A Taxi Driver

A Koreans taxi driver is thrust into the middle of a popular uprising against dictatorship.

A Taxi Driver

There was a time when the Korean Peninsula was divided into two dictatorships. One was communist and endures to this day. The other was capitalist and went through a tumultuous latter half of the twentieth century. Jang Hoon’s 2017 film A Taxi Driver deals with one of South Korea’s deadliest postwar upheavals: the 1980 Gwangju Uprising.
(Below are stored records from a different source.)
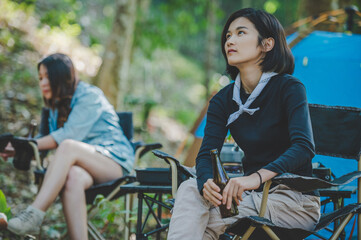 Obraz premium Young women sitting and drink beverage front of camping tent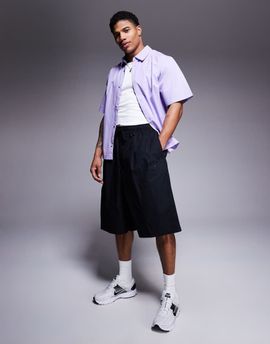 Nike Nike Club Woven oversized shorts in black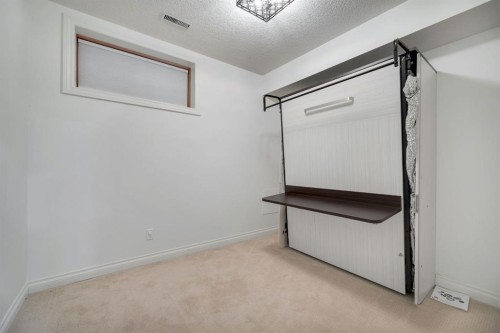 12-10 St Julien Drive Sw, Calgary, AB - Indoor Photo Showing Other Room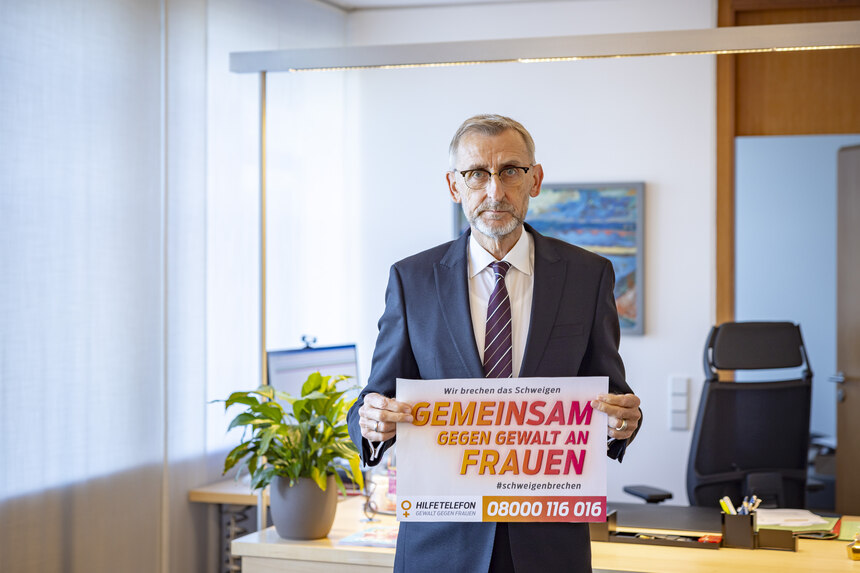 Bild zeigt Staatsminister des Innern, Sachsen mit einem Blatt in der Hand mit der Aufschrift »Wir brechen das Schweigen, Gemeinsam gegen Gewalt an Frauen«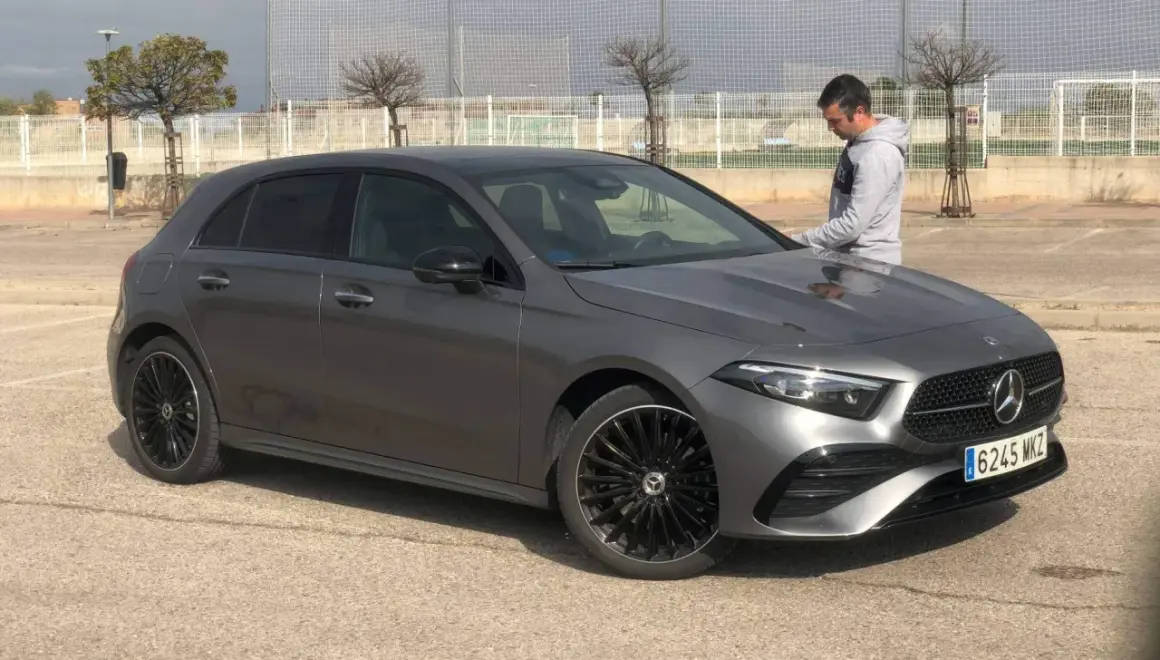 Un hombre se apoya en un elegante Mercedes Clase A gris oscuro, listo para un viaje.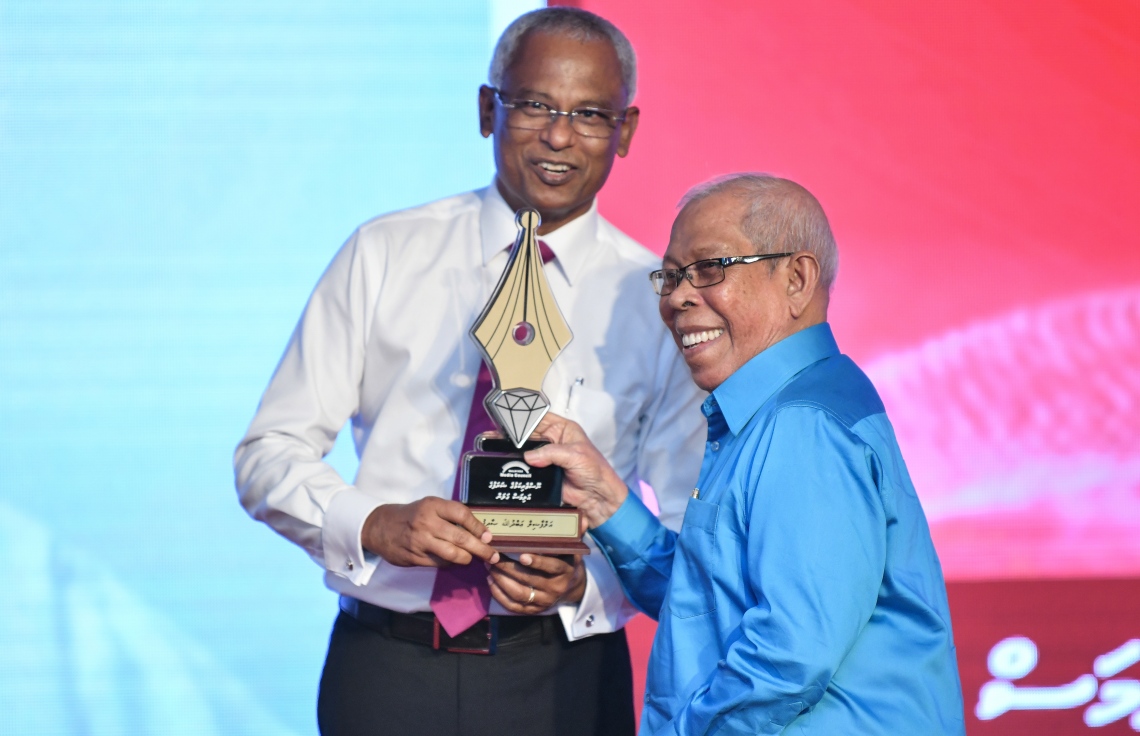 މާލެ: ޑިސެމްބަރު 11، 2018: ރާއްޖޭގެ ނޫސްވެރިކަމަށް 75 އަހަރު ފުރުމުގެ އަލިމަސްޔޫބީލް ފާހަގަ ކުރުމަށާއި ނޫސްވެރިކަމުގެ މިދިޔަ އަހަރުގެ އިނާމުތައް ދިނުމަށް މޯލްޑިވްސް މީޑިއާ ކައުންސިލާއި ހޯމް މިނިސްޓްރީ ގުޅިގެން ބޭއްވި ޖަލްސާގައި ނޫސްވެރިކަމުގެ ޝަރަފުގެ އަލިމަސް ގަލަން ހާސިލްކުރެއްވި އަބްދުﷲ ސޯދިގު (ސޯދުބެ)އަށް ރައީސް އިބްރާހިމް މުހައްމަދު ސޯލިހް އެވޯޑު ދެއްވަނީ.---ފޮޓޯ: އަހުމަދު ނިޝާތު/މިހާރު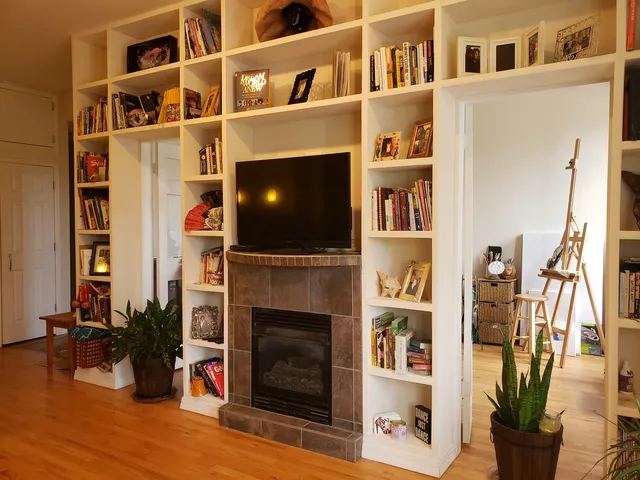a living room with fireplace furniture and a flat screen tv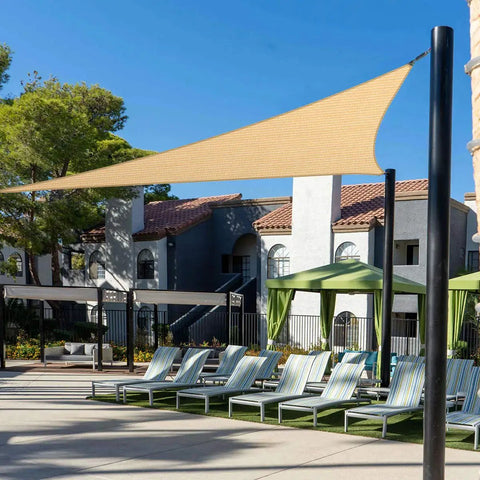 Beige Triangle Sun Shade Sail 12 Ft By 16 Ft By 20 Ft over patio with 95 Percent UV Block, showing breathable fabric and stainless steel D rings.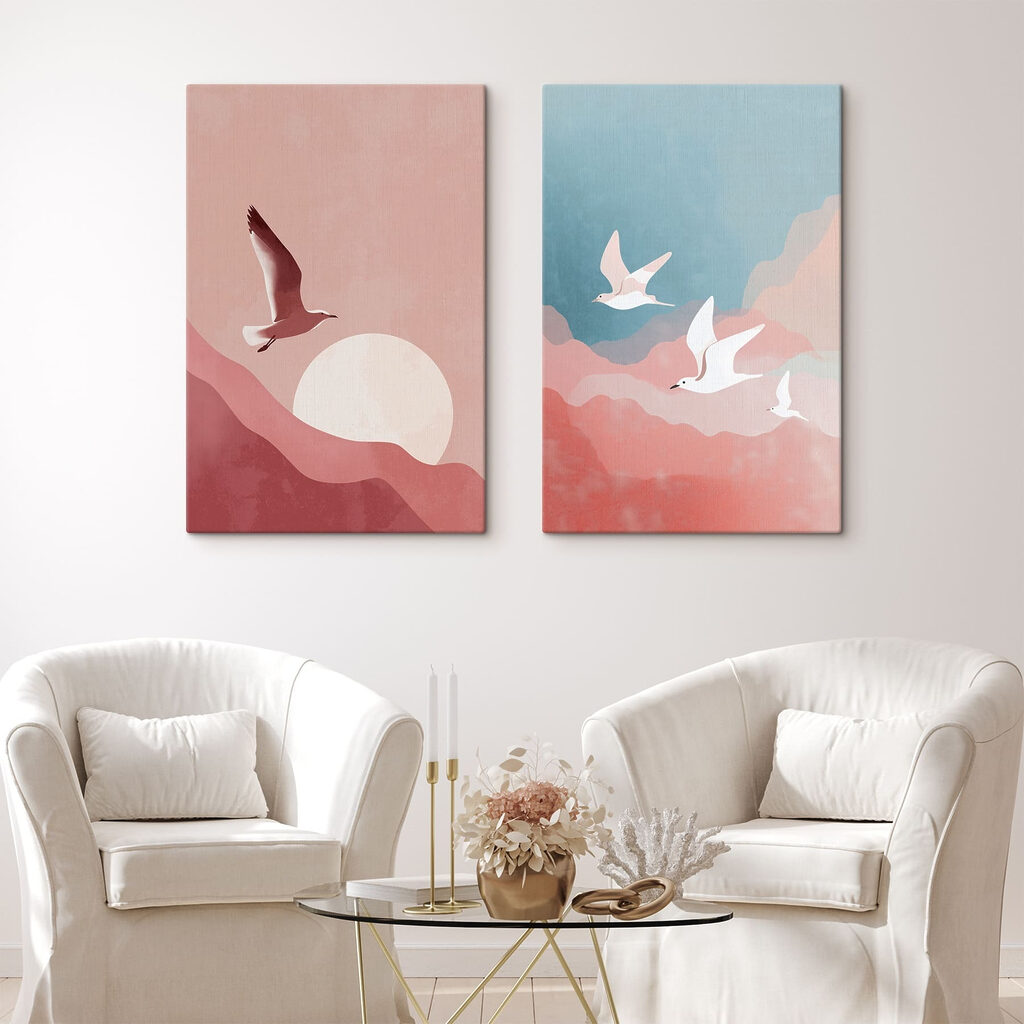Two birds flying in the sky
What is striking about the coming of the dictatorship, brought about by Chun Doo-hwan’s military coup in late 1979, is how quiet it seems at the start of the film. Kim Sa-bok (Song Kang-ho) is the titular taxi driver, simply trying to make enough money driving the streets of Seoul to provide a living for himself and his daughter, Eun-jeong (Yoo Eun-mi). He is an everyman, a sometimes painfully relatable character. He has no ambition to change the world or even his country. He is simple, honest — and about to have greatness thrust upon him.

Kim is an unusual protagonist for this sort of movie. He is not an idealist. When he hears of the protests against the new dictator, he initially dismisses them as rowdy college students doing what rowdy college students do. It is not until he takes a German journalist, Jürgen Hinzpeter (Thomas Kretschmann) to the city of Gwangju that he witnesses the carnage the government is unleashing upon its own people.

Kim and Hinzpeter are perfect foils for one another. Hinzpeter is an ideologue, who believes in the power of journalism to affect positive change. Kim initially doesn’t care for such lofty idealism, but comes around when they enter Gwangju (after bluffing their way through a military checkpoint), which has become a war zone.

The scenes of unrest in Gwangju are haunting. When Kim’s bright green taxi enters the city, the film changes from a culture-clash comedy (one that involves many misunderstandings and bad English) to a harrowing portrait of the might of the industrial state. Chun Doo-hwan came to power in the wake of the assassination of the previous president, Park Chung-hee, and the clampdown was swift. Within the span of a day, Kim Sa-bok is disabused of the notion that history happens to other people, and hopefully viewers will too.

A Taxi Driver is, among other things, a film about the power of information. Hinzpeter fights to bring the carnage in Gwangju to the world. Kim is hesitant at first, but becomes a partisan when he sees how little the people of Seoul know about events in Gwangju. Multiple times, you see newspapers censored to absurd degrees. A little knowledge can be a dangerous thing, and this proves to be the case for Chun Doo-hwan’s regime.

In some ways, A Taxi Driver is a heroic story of resistance to authoritarianism. It is also a deeply humanist film, one that says that anyone, no matter how small they seem in the grand scheme of things, can make a difference. Kim Sa-bok was a brave man, on the screen and in real life (which differs quite strongly from the dramatized version, it should be noted), and the film inspires all of us to be brave should the situation arise.